**What this task involves**
Word for word, transcribe every line below.

**Source data**
=== Section Start ===
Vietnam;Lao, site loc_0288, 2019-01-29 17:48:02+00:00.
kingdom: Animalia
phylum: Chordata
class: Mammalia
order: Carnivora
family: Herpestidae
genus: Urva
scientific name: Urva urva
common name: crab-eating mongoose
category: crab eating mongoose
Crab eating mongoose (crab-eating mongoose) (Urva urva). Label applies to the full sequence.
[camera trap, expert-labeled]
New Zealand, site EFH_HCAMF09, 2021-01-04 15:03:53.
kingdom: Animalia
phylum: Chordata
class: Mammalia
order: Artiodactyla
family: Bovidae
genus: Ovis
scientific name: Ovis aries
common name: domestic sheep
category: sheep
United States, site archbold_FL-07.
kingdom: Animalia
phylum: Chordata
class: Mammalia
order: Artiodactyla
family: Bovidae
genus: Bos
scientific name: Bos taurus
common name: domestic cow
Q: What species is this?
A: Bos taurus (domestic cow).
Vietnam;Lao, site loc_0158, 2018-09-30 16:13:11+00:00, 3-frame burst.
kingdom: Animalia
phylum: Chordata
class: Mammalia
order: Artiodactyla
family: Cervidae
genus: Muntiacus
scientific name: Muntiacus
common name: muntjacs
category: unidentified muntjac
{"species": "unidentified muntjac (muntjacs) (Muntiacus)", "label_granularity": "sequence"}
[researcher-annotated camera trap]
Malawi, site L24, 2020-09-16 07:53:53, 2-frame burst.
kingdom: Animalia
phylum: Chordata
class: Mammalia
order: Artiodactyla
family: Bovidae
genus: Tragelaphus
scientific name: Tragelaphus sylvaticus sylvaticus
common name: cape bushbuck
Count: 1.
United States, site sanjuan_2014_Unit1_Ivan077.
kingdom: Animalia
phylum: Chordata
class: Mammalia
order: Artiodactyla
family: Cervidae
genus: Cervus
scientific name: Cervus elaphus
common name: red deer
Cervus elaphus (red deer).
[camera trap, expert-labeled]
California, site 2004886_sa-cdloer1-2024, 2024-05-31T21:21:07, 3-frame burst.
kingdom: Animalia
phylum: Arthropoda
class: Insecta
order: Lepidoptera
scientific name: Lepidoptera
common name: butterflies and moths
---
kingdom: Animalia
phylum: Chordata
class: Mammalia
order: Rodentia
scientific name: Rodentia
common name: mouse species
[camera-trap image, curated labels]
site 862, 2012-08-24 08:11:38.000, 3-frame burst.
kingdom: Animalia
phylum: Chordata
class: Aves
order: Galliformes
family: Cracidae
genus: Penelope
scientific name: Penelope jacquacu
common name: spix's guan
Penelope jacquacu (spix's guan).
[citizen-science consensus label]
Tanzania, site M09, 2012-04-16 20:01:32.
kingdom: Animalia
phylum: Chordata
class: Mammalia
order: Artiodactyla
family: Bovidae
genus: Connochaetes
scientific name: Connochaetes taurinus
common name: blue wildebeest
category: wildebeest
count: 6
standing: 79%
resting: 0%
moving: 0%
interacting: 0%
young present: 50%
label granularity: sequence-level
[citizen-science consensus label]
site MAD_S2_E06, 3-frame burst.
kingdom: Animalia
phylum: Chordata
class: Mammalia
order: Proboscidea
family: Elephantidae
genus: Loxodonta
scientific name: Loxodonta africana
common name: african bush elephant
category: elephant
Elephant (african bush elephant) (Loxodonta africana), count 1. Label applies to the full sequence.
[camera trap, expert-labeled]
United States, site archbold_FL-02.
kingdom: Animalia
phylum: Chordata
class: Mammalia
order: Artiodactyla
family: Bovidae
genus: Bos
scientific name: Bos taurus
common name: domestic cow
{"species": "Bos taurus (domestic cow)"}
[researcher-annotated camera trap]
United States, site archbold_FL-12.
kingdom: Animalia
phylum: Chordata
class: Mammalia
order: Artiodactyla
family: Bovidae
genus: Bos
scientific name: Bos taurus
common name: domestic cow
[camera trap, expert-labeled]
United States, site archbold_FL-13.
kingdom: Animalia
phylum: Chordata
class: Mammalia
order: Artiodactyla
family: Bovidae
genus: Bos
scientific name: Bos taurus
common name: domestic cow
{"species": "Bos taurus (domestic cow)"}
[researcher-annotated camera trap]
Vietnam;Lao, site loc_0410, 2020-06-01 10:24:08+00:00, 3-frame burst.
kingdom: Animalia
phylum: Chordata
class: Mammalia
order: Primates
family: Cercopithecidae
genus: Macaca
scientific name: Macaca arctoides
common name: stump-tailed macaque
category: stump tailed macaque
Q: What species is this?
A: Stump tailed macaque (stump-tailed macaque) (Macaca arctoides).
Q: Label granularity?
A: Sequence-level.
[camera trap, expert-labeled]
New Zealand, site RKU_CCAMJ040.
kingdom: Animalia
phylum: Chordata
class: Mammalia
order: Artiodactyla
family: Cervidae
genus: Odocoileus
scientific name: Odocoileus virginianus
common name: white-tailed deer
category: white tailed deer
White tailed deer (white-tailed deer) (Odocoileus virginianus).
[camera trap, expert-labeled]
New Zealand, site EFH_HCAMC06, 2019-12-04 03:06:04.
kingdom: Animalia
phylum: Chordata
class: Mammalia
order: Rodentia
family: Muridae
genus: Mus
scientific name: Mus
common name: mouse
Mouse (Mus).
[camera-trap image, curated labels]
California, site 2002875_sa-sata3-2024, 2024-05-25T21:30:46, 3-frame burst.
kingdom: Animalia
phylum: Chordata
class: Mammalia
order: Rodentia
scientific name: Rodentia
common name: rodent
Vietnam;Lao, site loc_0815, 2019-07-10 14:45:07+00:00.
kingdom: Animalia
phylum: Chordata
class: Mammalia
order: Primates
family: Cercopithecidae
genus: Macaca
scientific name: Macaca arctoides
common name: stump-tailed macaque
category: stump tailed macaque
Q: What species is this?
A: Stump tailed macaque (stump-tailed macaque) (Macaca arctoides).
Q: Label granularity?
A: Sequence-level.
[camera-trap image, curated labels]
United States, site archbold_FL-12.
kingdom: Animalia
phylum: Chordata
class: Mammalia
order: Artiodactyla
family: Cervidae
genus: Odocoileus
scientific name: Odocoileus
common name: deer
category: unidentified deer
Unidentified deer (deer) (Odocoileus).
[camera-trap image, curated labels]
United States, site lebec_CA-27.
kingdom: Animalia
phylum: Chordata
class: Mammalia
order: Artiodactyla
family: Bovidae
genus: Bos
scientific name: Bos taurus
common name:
=== Section End ===
**Answer to this task**
Vietnam;Lao, site loc_0288, 2019-01-29 17:48:02+00:00.
kingdom: Animalia
phylum: Chordata
class: Mammalia
order: Carnivora
family: Herpestidae
genus: Urva
scientific name: Urva urva
common name: crab-eating mongoose
category: crab eating mongoose
Crab eating mongoose (crab-eating mongoose) (Urva urva). Label applies to the full sequence.
[camera trap, expert-labeled]
New Zealand, site EFH_HCAMF09, 2021-01-04 15:03:53.
kingdom: Animalia
phylum: Chordata
class: Mammalia
order: Artiodactyla
family: Bovidae
genus: Ovis
scientific name: Ovis aries
common name: domestic sheep
category: sheep
United States, site archbold_FL-07.
kingdom: Animalia
phylum: Chordata
class: Mammalia
order: Artiodactyla
family: Bovidae
genus: Bos
scientific name: Bos taurus
common name: domestic cow
Q: What species is this?
A: Bos taurus (domestic cow).
Vietnam;Lao, site loc_0158, 2018-09-30 16:13:11+00:00, 3-frame burst.
kingdom: Animalia
phylum: Chordata
class: Mammalia
order: Artiodactyla
family: Cervidae
genus: Muntiacus
scientific name: Muntiacus
common name: muntjacs
category: unidentified muntjac
{"species": "unidentified muntjac (muntjacs) (Muntiacus)", "label_granularity": "sequence"}
[researcher-annotated camera trap]
Malawi, site L24, 2020-09-16 07:53:53, 2-frame burst.
kingdom: Animalia
phylum: Chordata
class: Mammalia
order: Artiodactyla
family: Bovidae
genus: Tragelaphus
scientific name: Tragelaphus sylvaticus sylvaticus
common name: cape bushbuck
Count: 1.
United States, site sanjuan_2014_Unit1_Ivan077.
kingdom: Animalia
phylum: Chordata
class: Mammalia
order: Artiodactyla
family: Cervidae
genus: Cervus
scientific name: Cervus elaphus
common name: red deer
Cervus elaphus (red deer).
[camera trap, expert-labeled]
California, site 2004886_sa-cdloer1-2024, 2024-05-31T21:21:07, 3-frame burst.
kingdom: Animalia
phylum: Arthropoda
class: Insecta
order: Lepidoptera
scientific name: Lepidoptera
common name: butterflies and moths
---
kingdom: Animalia
phylum: Chordata
class: Mammalia
order: Rodentia
scientific name: Rodentia
common name: mouse species
[camera-trap image, curated labels]
site 862, 2012-08-24 08:11:38.000, 3-frame burst.
kingdom: Animalia
phylum: Chordata
class: Aves
order: Galliformes
family: Cracidae
genus: Penelope
scientific name: Penelope jacquacu
common name: spix's guan
Penelope jacquacu (spix's guan).
[citizen-science consensus label]
Tanzania, site M09, 2012-04-16 20:01:32.
kingdom: Animalia
phylum: Chordata
class: Mammalia
order: Artiodactyla
family: Bovidae
genus: Connochaetes
scientific name: Connochaetes taurinus
common name: blue wildebeest
category: wildebeest
count: 6
standing: 79%
resting: 0%
moving: 0%
interacting: 0%
young present: 50%
label granularity: sequence-level
[citizen-science consensus label]
site MAD_S2_E06, 3-frame burst.
kingdom: Animalia
phylum: Chordata
class: Mammalia
order: Proboscidea
family: Elephantidae
genus: Loxodonta
scientific name: Loxodonta africana
common name: african bush elephant
category: elephant
Elephant (african bush elephant) (Loxodonta africana), count 1. Label applies to the full sequence.
[camera trap, expert-labeled]
United States, site archbold_FL-02.
kingdom: Animalia
phylum: Chordata
class: Mammalia
order: Artiodactyla
family: Bovidae
genus: Bos
scientific name: Bos taurus
common name: domestic cow
{"species": "Bos taurus (domestic cow)"}
[researcher-annotated camera trap]
United States, site archbold_FL-12.
kingdom: Animalia
phylum: Chordata
class: Mammalia
order: Artiodactyla
family: Bovidae
genus: Bos
scientific name: Bos taurus
common name: domestic cow
[camera trap, expert-labeled]
United States, site archbold_FL-13.
kingdom: Animalia
phylum: Chordata
class: Mammalia
order: Artiodactyla
family: Bovidae
genus: Bos
scientific name: Bos taurus
common name: domestic cow
{"species": "Bos taurus (domestic cow)"}
[researcher-annotated camera trap]
Vietnam;Lao, site loc_0410, 2020-06-01 10:24:08+00:00, 3-frame burst.
kingdom: Animalia
phylum: Chordata
class: Mammalia
order: Primates
family: Cercopithecidae
genus: Macaca
scientific name: Macaca arctoides
common name: stump-tailed macaque
category: stump tailed macaque
Q: What species is this?
A: Stump tailed macaque (stump-tailed macaque) (Macaca arctoides).
Q: Label granularity?
A: Sequence-level.
[camera trap, expert-labeled]
New Zealand, site RKU_CCAMJ040.
kingdom: Animalia
phylum: Chordata
class: Mammalia
order: Artiodactyla
family: Cervidae
genus: Odocoileus
scientific name: Odocoileus virginianus
common name: white-tailed deer
category: white tailed deer
White tailed deer (white-tailed deer) (Odocoileus virginianus).
[camera trap, expert-labeled]
New Zealand, site EFH_HCAMC06, 2019-12-04 03:06:04.
kingdom: Animalia
phylum: Chordata
class: Mammalia
order: Rodentia
family: Muridae
genus: Mus
scientific name: Mus
common name: mouse
Mouse (Mus).
[camera-trap image, curated labels]
California, site 2002875_sa-sata3-2024, 2024-05-25T21:30:46, 3-frame burst.
kingdom: Animalia
phylum: Chordata
class: Mammalia
order: Rodentia
scientific name: Rodentia
common name: rodent
Vietnam;Lao, site loc_0815, 2019-07-10 14:45:07+00:00.
kingdom: Animalia
phylum: Chordata
class: Mammalia
order: Primates
family: Cercopithecidae
genus: Macaca
scientific name: Macaca arctoides
common name: stump-tailed macaque
category: stump tailed macaque
Q: What species is this?
A: Stump tailed macaque (stump-tailed macaque) (Macaca arctoides).
Q: Label granularity?
A: Sequence-level.
[camera-trap image, curated labels]
United States, site archbold_FL-12.
kingdom: Animalia
phylum: Chordata
class: Mammalia
order: Artiodactyla
family: Cervidae
genus: Odocoileus
scientific name: Odocoileus
common name: deer
category: unidentified deer
Unidentified deer (deer) (Odocoileus).
[camera-trap image, curated labels]
United States, site lebec_CA-27.
kingdom: Animalia
phylum: Chordata
class: Mammalia
order: Artiodactyla
family: Bovidae
genus: Bos
scientific name: Bos taurus
common name:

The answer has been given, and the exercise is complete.